We get a bit of wind noise around the front Heki rooflight when cruising down the motorway. Does anyone know where (or even if they are available) I can get a wind deflector to sit in front of it? I've checked Dometic's site but found nothing obvious, and can only find standard roof vent sizes elsewhere. 

I can probably get one "home fashioned" in fibreglass, but would prefer the genuine article.

Many thanks,
Steve


----------



## chrisjrv (May 7, 2007)

Dometic do make wind deflectors for their vents but it may be that like mine it is the type of vent which has permanent ventilation,eg no seal. If you open the vent and feel on the base where the lid close you should feel a thin rubber lip, if not.. yours has permanent ventilation. This is another can of worms where people say you must have this ventilation to comply with legislation and yet the ventilated type is only meant for caravans where the noise would not matter, cross that bridge when you come to it though, :roll: 
Regards,
Chris V


----------



## tramp (May 25, 2005)

*wind deflector*

hi steve,
heiki used to do one for the larger size but after a few years they can blow off the roof due to sealent breaking down from uv/frost etc.

on our vans the roof vent does not close 100% as it lets in air for ventilating the interior of the van when parked up, we sometimes find flies inside the van after being parked up for a while.I think thats why yours is whistling ours does not seem to do so. On the midi heki`s when bought as a extra self fit you can stipulate vented or unvented -one for campers the other caravans, maybe dometic do a small rubber sealing strip as thats all it is in essene.

hope this helps, also the roof needs to be 100% flat or you have to uselots of sealent or a spacer, :roll:

tramp


----------



## rowley (May 14, 2005)

Not going to be easy as the roof on the X250 is ridged. I have not noticed any noise from mine, but I would like to get hold of some of the seal. I know that members have asked about the seal before but I don't think a source was found.


----------



## 96960 (Dec 15, 2005)

There are wind shields listed in the 2008 Fiamma catalogue.
Hope this helps.


----------



## kenp (Sep 8, 2006)

Why not convert your fixed ventilation to sealed (provided you have other fixed ventilation).

There are seals for both the Midi (BG1521)and Mini (BG1327 about £10 including P&P) which will cut down the draught and wind noise.

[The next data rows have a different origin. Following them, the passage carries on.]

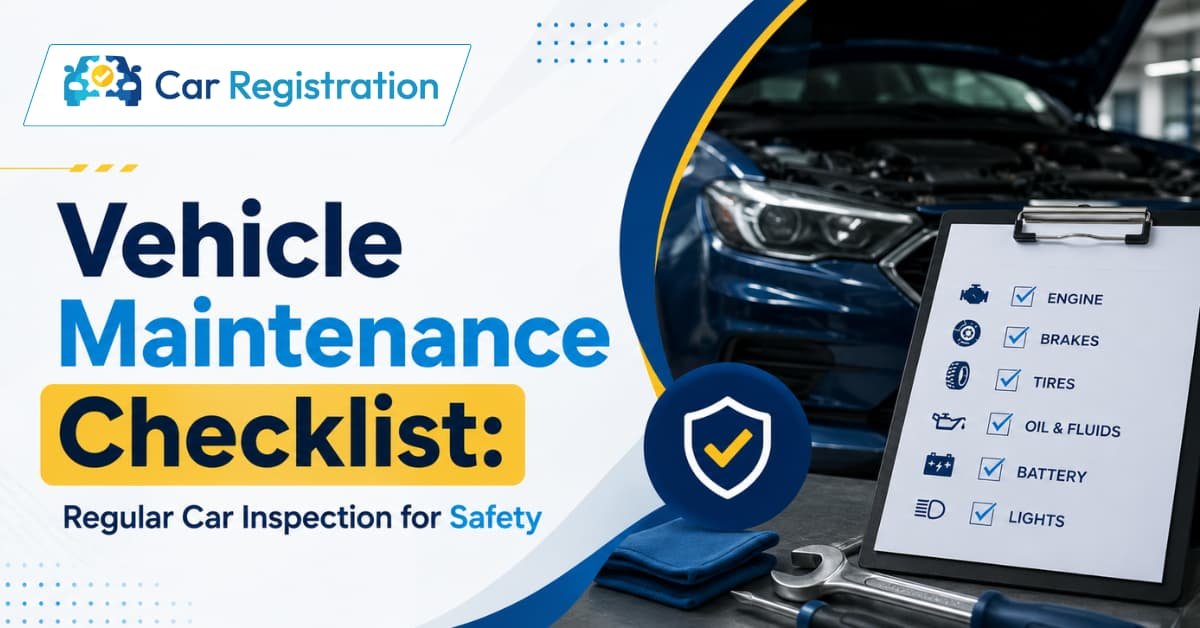 Vehicle Maintenance Checklist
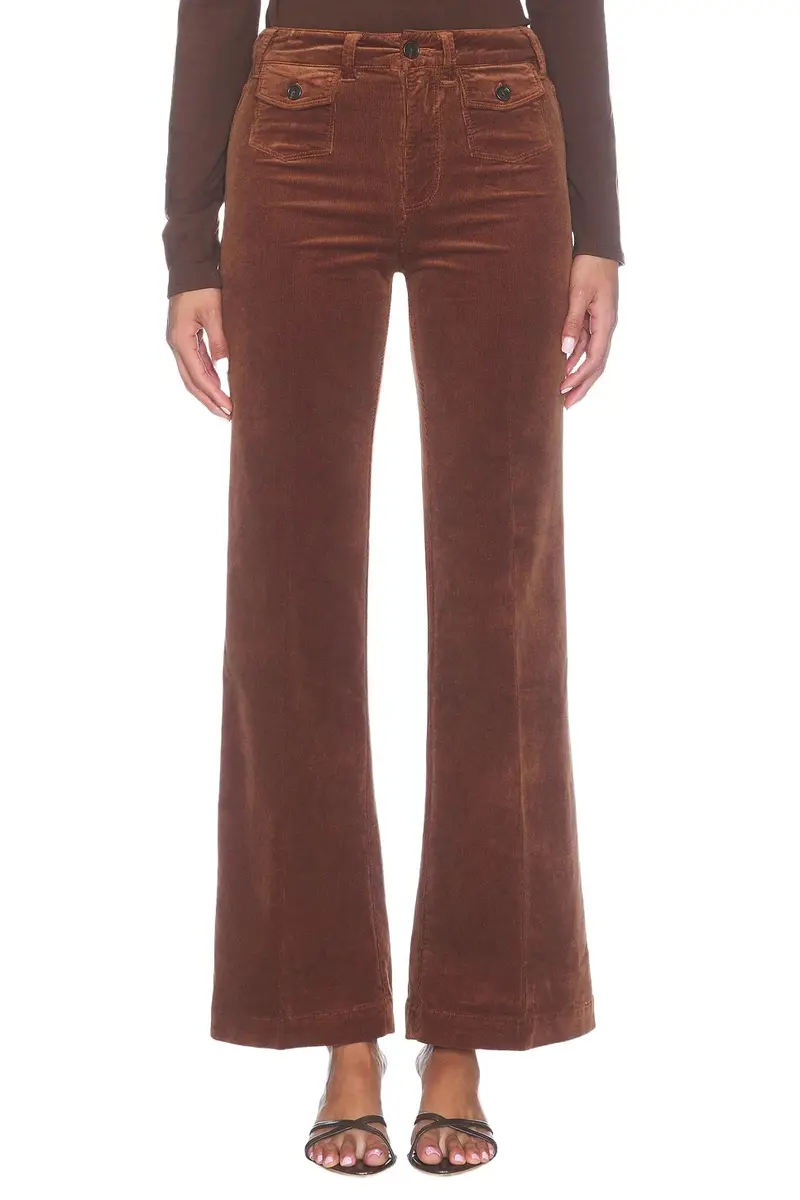 PAIGE Leenah With Mini Patch Pockets Trouser Leg Corduroy Pant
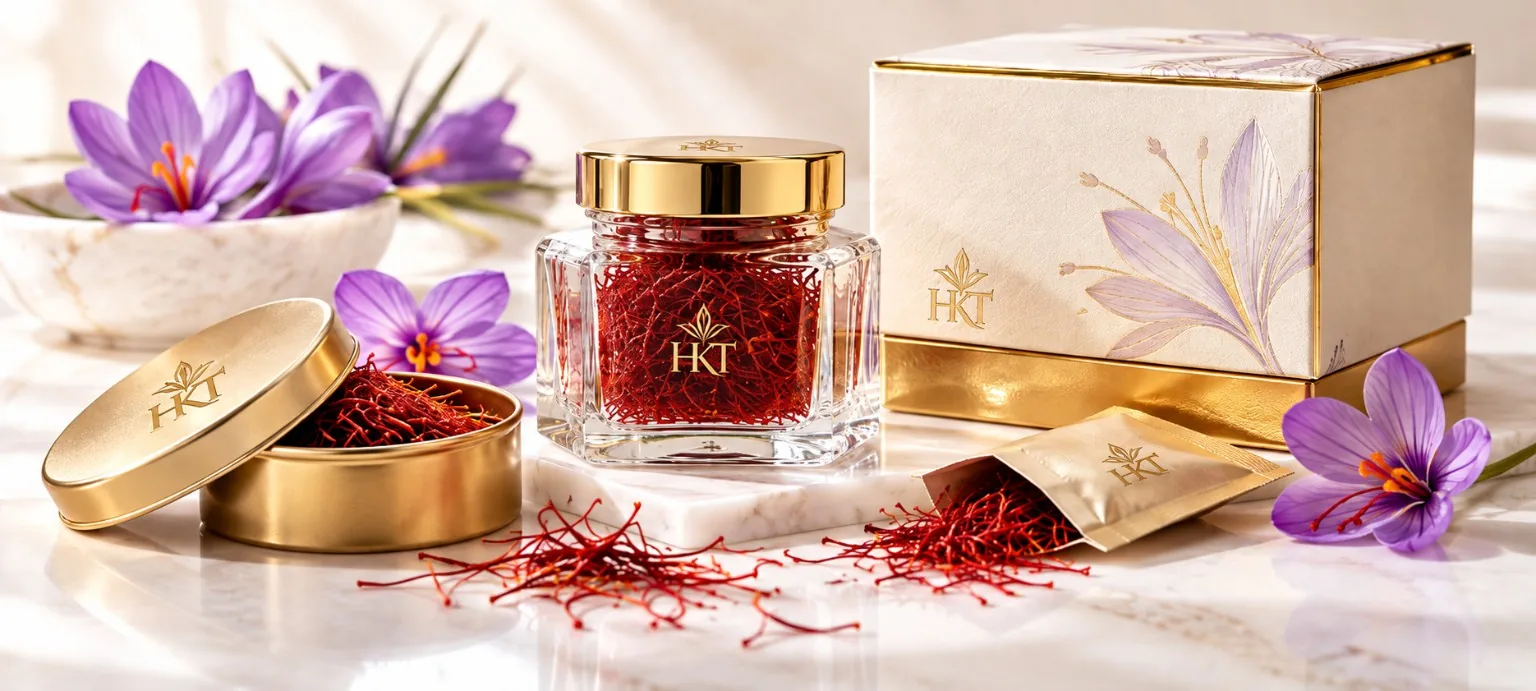 زعفران ایرانی برای تأمین عمده و صادرات — HKT Export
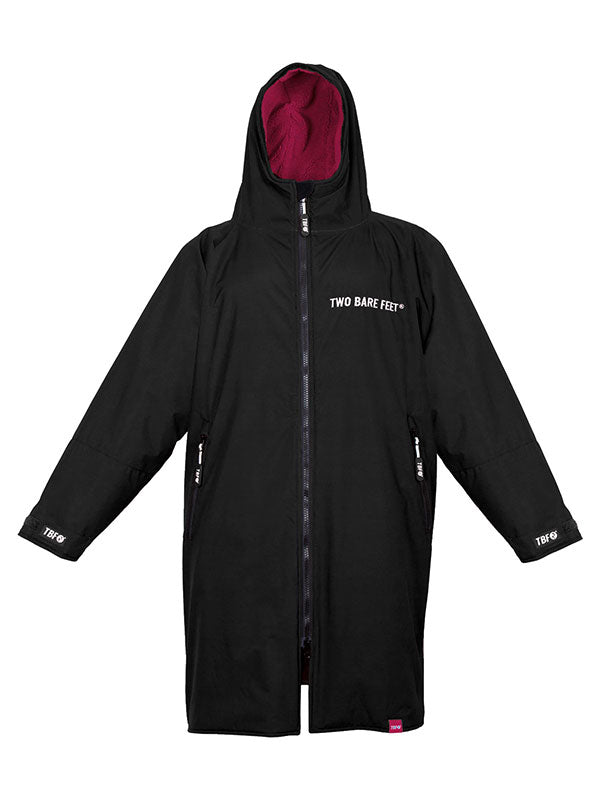 Kids Core Waterproof Changing Robe (Black/Raspberry)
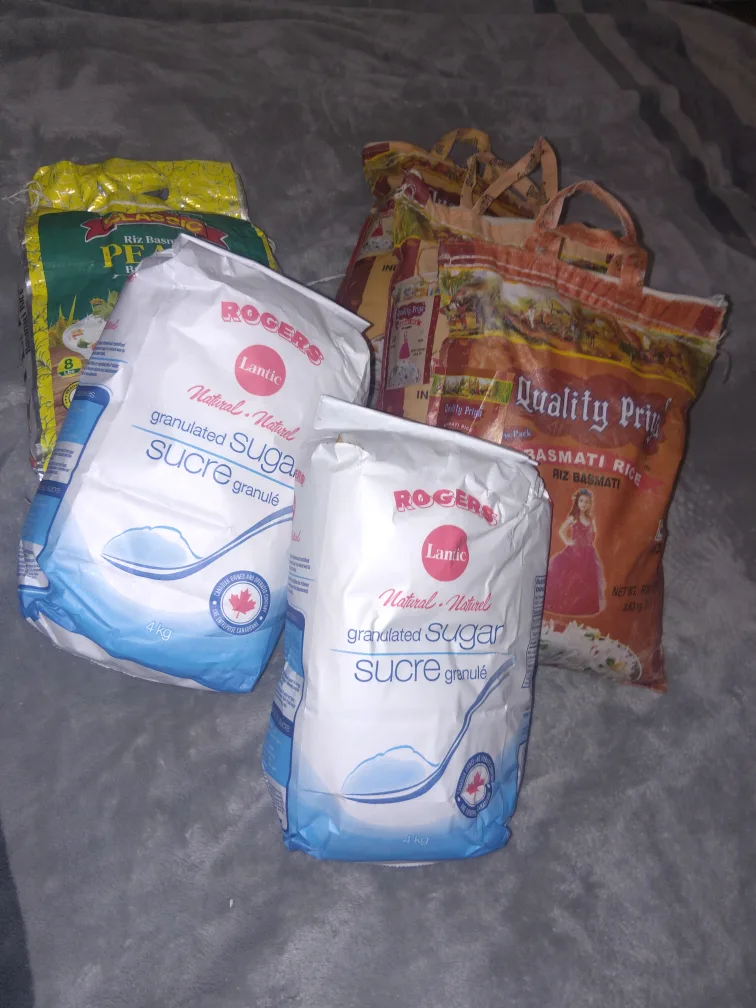 Rogers Granulated Sugar 4kg & Basmati Rice thumbnail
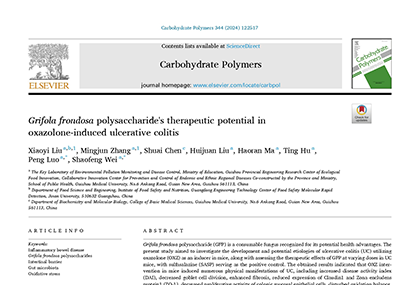 Grifola frondosa polysaccharide's therapeutic potential in oxazolone-induced ulcerative colitis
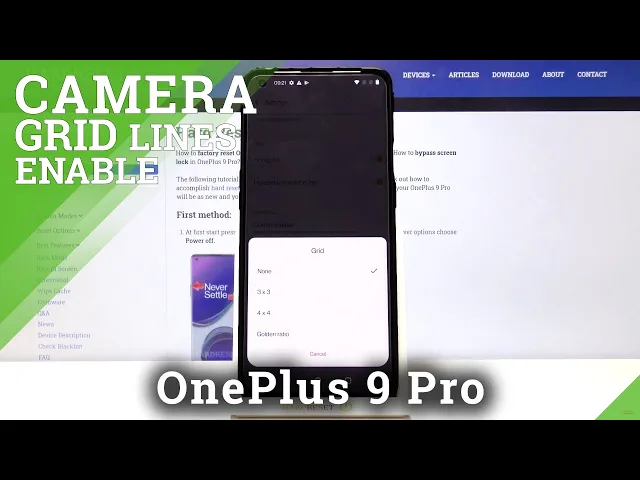 Video thumbnail for How to Activate Grid Lines on OnePlus 9 Pro – Camera Helper Lines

To see the spares diagrams and to order parts go to:

www.leisurespares.co.uk

Open "Contact" page then on LHS click on Seitz Heki Rooflights then pick the appropriate size. You will then see the engineering drawing followed by the "exploded" parts diagram and below that the parts list.

If you phone or email Leisure spares you will find them most helpful.

Kenp


----------